**PROBLEM TO SOLVE:** Copy word for word the rows from the line containing "How far does" through the line containing "75.0 inches", both ends included. Leave out the pictures.

**TASK INPUTS:**
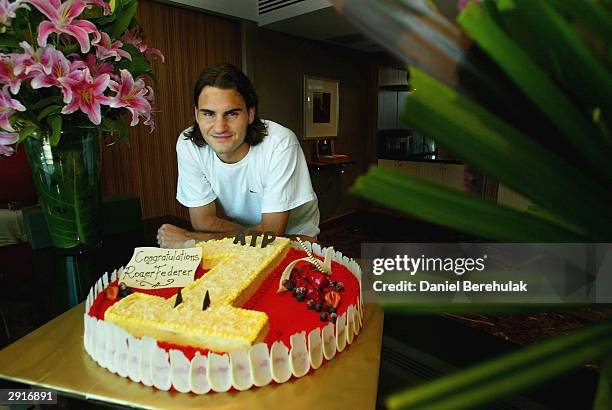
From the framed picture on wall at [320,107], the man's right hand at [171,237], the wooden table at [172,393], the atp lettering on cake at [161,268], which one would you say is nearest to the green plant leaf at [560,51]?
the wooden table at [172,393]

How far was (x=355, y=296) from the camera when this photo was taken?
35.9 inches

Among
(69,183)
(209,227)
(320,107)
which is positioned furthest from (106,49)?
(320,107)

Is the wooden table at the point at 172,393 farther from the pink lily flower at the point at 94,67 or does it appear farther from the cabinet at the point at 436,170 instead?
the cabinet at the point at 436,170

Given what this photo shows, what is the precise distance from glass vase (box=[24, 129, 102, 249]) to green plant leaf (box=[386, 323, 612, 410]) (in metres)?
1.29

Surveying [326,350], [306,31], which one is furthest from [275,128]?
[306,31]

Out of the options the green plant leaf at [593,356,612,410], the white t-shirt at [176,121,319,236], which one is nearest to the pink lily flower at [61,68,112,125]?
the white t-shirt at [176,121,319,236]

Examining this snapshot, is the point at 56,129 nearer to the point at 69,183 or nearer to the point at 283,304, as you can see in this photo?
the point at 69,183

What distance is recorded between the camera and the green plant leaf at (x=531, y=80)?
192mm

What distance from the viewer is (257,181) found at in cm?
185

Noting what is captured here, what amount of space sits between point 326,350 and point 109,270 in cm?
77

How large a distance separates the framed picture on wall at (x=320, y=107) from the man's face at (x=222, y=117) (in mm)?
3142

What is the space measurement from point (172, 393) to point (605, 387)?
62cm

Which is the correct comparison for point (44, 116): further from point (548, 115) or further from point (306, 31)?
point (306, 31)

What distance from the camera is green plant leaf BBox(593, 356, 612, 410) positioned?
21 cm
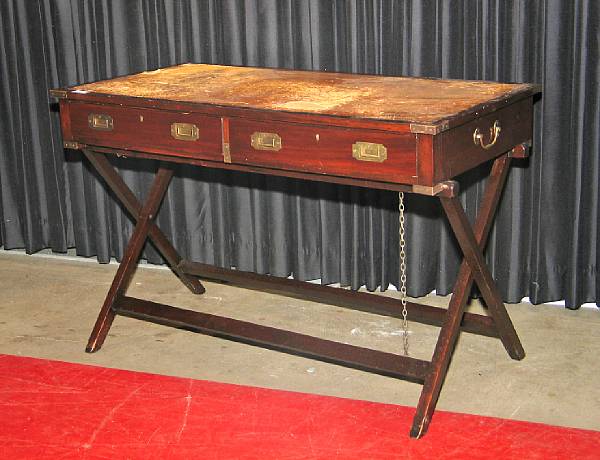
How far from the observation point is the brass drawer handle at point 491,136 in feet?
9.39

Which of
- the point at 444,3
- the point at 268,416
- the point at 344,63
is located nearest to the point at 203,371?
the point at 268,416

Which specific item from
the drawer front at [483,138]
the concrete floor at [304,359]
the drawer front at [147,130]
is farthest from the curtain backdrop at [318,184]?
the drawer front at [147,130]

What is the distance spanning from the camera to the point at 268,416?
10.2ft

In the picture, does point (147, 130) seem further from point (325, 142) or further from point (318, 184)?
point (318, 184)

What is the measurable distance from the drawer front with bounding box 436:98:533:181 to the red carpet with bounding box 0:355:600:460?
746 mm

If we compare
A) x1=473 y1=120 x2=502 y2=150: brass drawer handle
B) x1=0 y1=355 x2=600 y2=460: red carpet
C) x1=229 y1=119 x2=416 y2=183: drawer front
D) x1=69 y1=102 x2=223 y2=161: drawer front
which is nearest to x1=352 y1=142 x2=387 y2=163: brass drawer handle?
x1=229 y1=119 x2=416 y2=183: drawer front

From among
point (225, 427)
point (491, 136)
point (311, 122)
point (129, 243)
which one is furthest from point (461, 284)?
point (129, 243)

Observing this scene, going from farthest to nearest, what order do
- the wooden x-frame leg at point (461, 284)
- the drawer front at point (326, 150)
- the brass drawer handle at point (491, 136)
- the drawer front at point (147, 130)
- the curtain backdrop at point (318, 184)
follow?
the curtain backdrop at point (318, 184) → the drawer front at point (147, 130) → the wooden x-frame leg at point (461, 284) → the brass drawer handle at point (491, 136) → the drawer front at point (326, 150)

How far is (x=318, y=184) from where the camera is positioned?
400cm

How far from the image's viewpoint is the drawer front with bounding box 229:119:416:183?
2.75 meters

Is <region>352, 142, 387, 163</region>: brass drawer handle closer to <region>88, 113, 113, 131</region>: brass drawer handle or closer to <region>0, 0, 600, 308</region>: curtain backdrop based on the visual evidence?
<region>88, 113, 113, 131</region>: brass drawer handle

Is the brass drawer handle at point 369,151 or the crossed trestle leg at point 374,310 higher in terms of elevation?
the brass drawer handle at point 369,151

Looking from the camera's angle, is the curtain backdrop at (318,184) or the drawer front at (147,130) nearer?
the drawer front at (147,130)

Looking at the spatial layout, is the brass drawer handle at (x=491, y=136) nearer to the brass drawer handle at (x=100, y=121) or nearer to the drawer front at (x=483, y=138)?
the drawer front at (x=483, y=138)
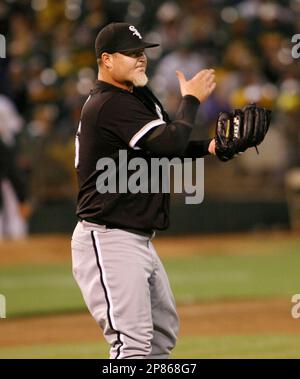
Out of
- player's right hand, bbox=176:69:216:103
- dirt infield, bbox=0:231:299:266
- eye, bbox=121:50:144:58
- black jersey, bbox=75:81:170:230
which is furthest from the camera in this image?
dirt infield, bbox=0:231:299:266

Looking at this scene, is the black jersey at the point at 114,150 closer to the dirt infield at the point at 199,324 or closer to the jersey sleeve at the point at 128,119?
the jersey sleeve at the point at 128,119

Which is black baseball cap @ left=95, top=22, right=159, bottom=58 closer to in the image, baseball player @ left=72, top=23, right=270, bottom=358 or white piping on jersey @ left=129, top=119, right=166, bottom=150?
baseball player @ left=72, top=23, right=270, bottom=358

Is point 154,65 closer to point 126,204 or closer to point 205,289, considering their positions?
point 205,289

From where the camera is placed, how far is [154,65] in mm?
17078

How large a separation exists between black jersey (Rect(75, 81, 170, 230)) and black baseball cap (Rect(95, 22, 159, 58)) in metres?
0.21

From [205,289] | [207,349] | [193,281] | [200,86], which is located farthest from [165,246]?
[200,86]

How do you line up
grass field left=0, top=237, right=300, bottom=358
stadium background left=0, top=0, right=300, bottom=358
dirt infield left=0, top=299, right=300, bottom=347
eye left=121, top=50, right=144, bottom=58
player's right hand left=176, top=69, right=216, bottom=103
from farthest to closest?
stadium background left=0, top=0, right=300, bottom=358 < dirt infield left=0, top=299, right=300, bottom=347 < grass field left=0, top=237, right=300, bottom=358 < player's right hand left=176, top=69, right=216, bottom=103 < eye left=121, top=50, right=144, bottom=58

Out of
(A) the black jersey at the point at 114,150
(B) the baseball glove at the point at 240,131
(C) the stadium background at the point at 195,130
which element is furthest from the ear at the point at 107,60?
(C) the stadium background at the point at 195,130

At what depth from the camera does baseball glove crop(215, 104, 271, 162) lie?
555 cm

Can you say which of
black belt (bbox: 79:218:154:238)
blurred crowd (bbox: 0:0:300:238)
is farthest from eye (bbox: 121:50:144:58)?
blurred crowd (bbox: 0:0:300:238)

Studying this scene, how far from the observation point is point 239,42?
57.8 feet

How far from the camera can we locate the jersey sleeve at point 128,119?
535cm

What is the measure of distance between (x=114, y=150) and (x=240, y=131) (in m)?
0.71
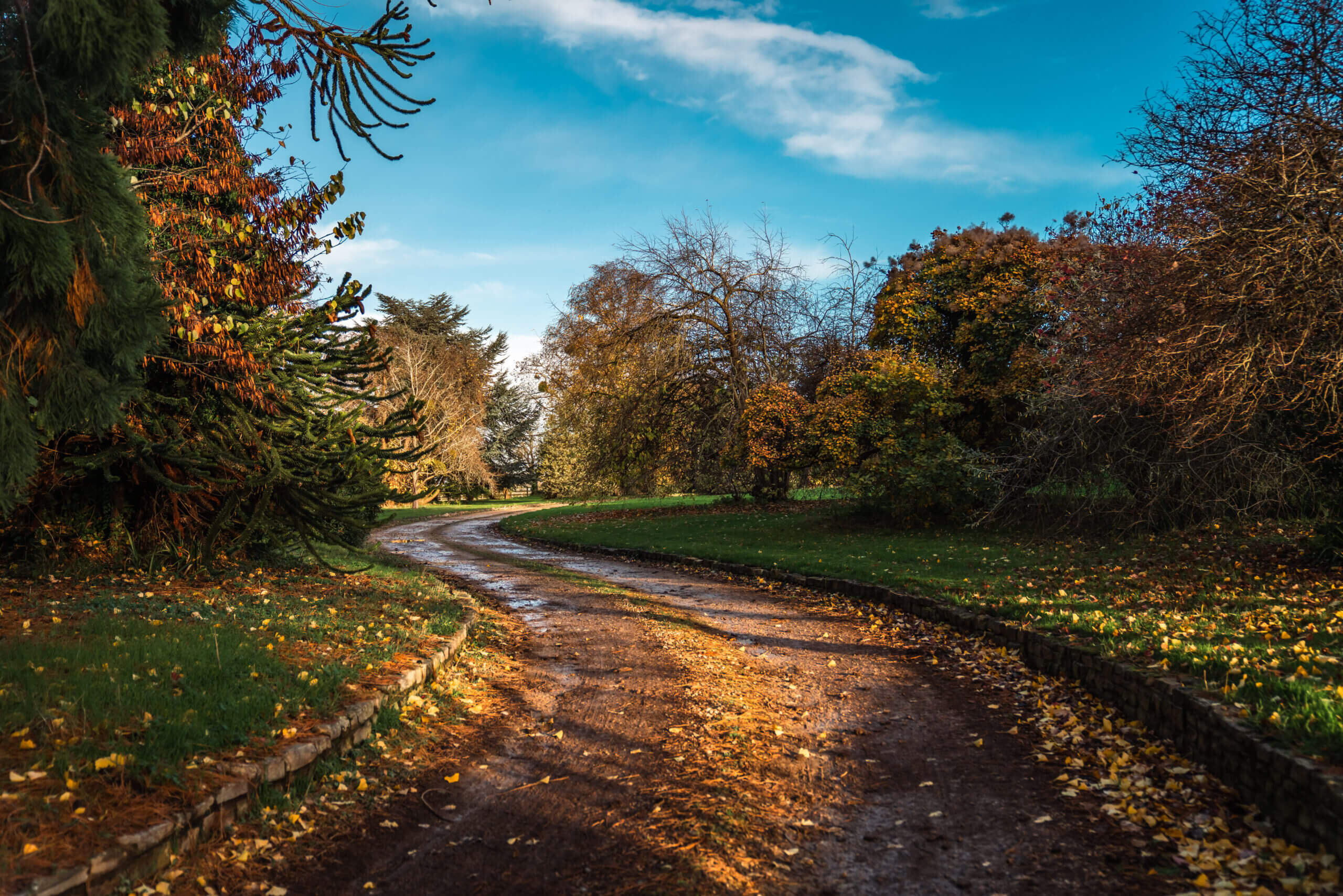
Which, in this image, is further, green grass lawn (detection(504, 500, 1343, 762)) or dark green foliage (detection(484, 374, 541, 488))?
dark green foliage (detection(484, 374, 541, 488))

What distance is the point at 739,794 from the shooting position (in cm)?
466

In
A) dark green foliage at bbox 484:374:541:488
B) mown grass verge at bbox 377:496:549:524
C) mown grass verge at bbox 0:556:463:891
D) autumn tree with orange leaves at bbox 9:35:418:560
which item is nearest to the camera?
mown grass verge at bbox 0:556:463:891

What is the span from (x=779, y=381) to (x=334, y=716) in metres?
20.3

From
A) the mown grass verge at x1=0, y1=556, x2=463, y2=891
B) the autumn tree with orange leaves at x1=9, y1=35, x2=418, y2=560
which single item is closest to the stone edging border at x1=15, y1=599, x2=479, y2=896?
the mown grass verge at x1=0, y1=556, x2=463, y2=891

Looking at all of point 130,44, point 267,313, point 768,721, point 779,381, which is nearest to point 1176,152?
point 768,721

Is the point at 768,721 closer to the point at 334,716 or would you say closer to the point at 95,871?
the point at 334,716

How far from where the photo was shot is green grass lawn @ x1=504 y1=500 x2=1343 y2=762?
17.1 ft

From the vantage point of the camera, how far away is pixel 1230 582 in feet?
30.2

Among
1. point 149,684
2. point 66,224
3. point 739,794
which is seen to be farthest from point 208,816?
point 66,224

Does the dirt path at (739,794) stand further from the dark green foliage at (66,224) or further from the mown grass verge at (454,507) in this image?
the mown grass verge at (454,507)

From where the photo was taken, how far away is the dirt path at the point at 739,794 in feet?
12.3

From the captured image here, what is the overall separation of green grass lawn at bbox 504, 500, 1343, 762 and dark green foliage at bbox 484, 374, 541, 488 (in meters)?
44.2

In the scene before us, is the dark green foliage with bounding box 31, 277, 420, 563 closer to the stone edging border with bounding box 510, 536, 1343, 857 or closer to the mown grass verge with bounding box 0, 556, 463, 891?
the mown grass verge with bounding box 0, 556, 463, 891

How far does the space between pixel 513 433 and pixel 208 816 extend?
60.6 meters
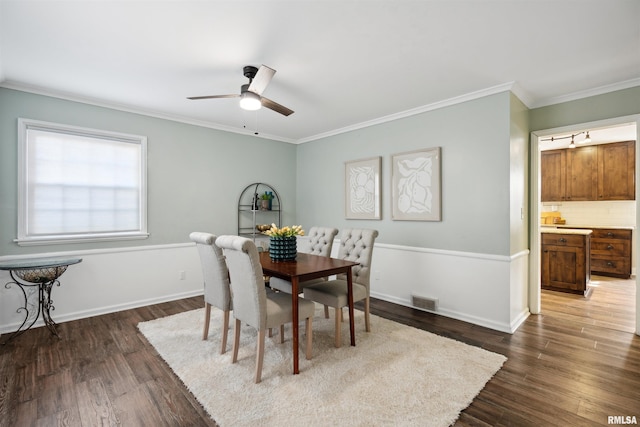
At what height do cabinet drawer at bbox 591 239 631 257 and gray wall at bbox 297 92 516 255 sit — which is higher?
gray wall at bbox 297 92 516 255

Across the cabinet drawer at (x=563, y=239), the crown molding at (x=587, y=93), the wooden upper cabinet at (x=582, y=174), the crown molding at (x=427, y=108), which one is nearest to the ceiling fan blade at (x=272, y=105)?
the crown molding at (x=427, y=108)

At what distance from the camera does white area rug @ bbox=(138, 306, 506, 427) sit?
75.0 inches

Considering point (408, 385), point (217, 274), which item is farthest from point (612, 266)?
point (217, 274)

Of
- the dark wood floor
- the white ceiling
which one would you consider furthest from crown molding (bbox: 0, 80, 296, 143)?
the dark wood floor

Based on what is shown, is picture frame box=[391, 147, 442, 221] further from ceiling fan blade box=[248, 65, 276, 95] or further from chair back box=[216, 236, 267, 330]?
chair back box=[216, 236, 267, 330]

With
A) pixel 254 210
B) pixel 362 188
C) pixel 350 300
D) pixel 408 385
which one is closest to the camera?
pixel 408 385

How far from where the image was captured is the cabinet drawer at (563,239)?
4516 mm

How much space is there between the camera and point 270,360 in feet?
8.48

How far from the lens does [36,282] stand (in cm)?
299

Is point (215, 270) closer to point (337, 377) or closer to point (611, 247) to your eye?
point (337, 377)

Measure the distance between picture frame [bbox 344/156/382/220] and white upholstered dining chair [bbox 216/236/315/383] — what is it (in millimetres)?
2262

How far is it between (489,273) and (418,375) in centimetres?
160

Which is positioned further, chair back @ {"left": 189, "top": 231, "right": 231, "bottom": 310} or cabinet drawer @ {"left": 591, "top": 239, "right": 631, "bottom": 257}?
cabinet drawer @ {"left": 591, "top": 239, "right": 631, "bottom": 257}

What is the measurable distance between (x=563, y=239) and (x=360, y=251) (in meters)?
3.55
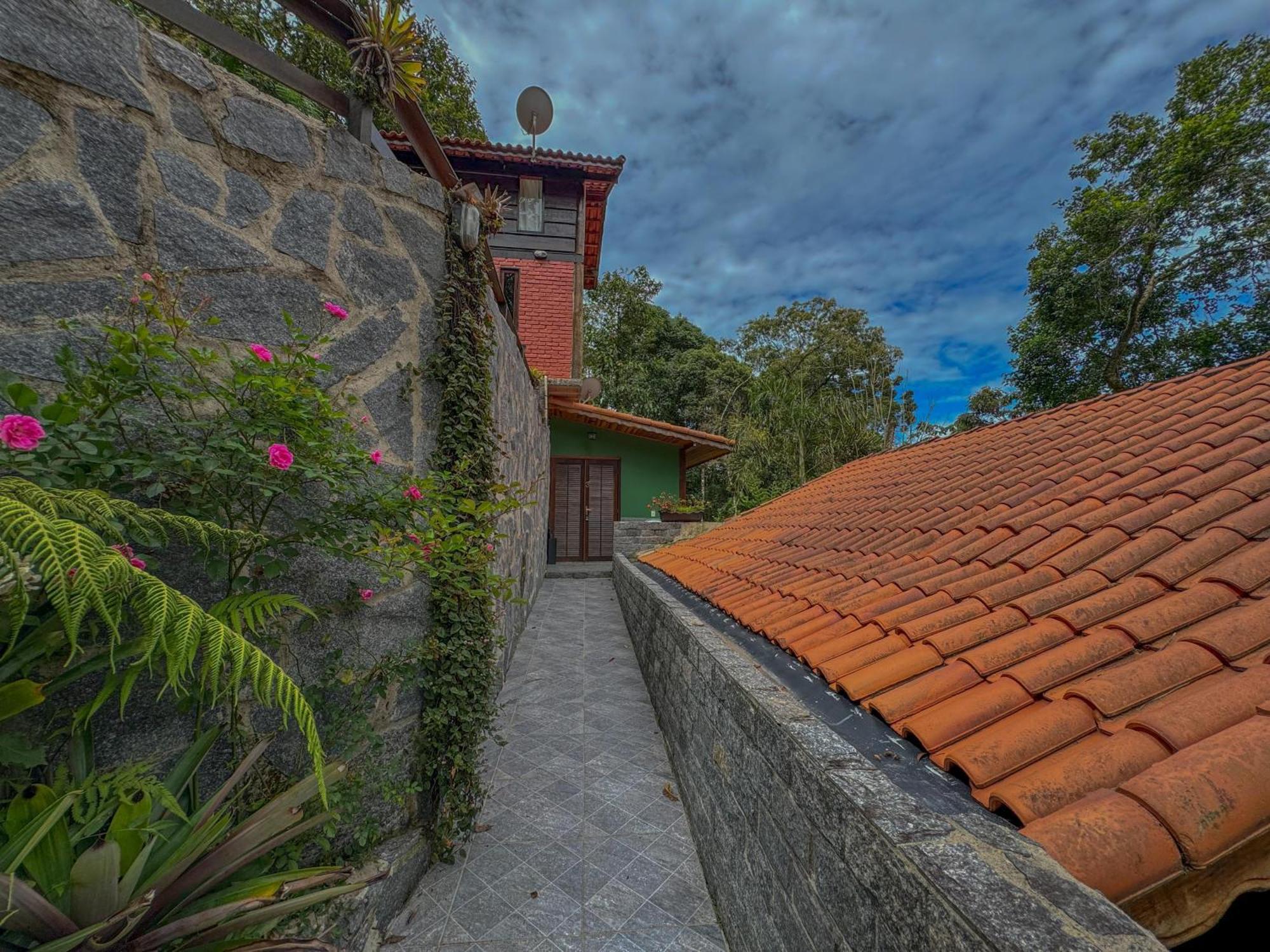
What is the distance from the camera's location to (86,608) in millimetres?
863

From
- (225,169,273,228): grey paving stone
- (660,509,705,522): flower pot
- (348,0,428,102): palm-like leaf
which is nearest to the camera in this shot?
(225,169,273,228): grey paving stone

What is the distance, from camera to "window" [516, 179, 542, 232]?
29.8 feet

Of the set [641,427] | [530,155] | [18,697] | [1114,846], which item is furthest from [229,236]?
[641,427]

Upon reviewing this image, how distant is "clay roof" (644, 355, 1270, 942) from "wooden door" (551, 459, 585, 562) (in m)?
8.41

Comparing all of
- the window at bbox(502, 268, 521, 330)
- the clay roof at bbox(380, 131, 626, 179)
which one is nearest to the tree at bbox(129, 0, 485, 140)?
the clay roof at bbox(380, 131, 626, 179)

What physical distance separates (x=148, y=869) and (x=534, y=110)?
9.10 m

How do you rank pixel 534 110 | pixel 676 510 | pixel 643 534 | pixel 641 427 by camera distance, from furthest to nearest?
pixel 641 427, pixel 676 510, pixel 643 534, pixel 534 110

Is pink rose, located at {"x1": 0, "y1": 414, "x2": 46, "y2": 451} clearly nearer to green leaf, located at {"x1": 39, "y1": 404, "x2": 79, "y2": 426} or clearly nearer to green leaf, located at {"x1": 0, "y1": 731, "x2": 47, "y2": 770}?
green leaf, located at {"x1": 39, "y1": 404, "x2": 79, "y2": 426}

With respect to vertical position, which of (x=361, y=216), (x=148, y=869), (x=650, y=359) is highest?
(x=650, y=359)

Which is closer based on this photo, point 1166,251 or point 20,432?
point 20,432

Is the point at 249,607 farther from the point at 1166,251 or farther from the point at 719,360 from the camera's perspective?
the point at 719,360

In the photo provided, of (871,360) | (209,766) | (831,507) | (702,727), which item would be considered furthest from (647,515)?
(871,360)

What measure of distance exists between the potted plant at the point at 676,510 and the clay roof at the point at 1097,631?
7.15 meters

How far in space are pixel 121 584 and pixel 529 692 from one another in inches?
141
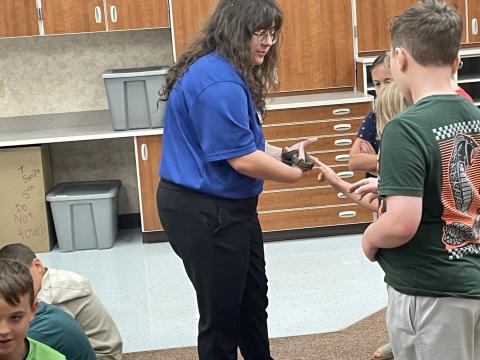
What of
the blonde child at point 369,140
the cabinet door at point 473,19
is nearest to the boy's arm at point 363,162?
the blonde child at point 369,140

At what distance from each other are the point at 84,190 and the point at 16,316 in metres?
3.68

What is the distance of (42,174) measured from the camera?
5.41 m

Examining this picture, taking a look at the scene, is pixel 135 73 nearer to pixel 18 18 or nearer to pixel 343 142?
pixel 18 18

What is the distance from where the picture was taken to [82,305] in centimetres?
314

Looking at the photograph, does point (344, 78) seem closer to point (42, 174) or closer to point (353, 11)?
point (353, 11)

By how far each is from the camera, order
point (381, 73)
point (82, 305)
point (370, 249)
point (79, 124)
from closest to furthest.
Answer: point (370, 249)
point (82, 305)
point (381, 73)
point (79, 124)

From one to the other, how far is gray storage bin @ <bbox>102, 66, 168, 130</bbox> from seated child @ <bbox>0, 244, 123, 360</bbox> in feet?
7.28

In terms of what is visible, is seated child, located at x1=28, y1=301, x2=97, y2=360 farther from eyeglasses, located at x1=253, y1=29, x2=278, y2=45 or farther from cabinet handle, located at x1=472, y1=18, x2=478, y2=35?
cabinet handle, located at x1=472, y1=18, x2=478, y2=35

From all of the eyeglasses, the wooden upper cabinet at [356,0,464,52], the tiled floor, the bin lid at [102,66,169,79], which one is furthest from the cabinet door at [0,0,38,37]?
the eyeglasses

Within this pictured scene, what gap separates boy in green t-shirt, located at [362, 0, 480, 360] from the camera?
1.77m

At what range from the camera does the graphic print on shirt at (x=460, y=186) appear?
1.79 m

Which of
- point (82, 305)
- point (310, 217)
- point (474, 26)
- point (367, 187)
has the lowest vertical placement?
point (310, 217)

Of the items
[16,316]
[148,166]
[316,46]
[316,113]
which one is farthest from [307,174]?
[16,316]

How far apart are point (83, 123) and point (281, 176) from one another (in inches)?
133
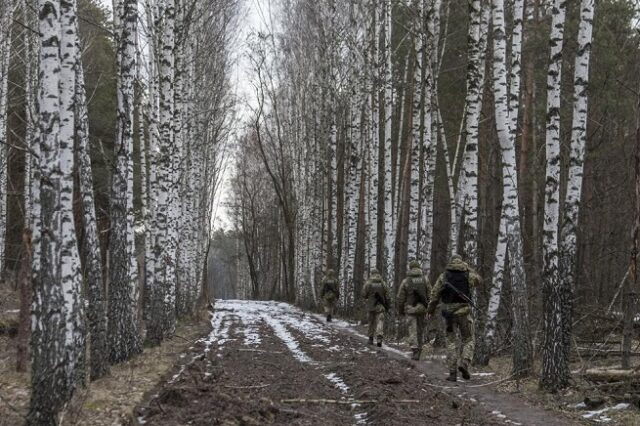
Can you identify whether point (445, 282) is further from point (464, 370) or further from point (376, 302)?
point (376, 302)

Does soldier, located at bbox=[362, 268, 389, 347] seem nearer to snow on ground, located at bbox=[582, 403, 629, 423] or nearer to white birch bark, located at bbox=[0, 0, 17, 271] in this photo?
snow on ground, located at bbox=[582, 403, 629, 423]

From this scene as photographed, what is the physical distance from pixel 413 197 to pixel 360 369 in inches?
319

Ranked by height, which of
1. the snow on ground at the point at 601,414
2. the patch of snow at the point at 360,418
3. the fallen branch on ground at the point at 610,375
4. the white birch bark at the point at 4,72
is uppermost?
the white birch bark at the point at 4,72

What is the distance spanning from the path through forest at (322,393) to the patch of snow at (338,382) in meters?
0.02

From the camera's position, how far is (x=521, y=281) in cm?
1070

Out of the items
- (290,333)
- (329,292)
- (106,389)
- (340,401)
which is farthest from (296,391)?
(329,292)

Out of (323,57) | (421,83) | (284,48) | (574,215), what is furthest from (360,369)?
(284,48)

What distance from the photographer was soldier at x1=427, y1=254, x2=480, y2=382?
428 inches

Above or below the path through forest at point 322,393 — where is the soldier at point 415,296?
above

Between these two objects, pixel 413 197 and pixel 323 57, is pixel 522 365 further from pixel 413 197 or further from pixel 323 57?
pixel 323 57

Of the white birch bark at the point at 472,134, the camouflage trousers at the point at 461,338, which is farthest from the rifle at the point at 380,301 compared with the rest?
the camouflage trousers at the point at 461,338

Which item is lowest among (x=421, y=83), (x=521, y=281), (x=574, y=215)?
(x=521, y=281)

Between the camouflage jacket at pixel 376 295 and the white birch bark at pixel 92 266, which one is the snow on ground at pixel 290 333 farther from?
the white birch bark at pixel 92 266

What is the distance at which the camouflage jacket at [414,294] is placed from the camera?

**THE OUTPUT:**
How far does the space between pixel 513 433 and pixel 208 816 extend?
60.6 meters
At what height do cabinet drawer at bbox 591 239 631 257 and gray wall at bbox 297 92 516 255 sit — which is higher?
gray wall at bbox 297 92 516 255

Across the cabinet drawer at (x=563, y=239), the crown molding at (x=587, y=93), the wooden upper cabinet at (x=582, y=174), the crown molding at (x=427, y=108), which one is nearest to the ceiling fan blade at (x=272, y=105)?
the crown molding at (x=427, y=108)

At what distance from the camera does white area rug @ bbox=(138, 306, 506, 427) sit?
75.0 inches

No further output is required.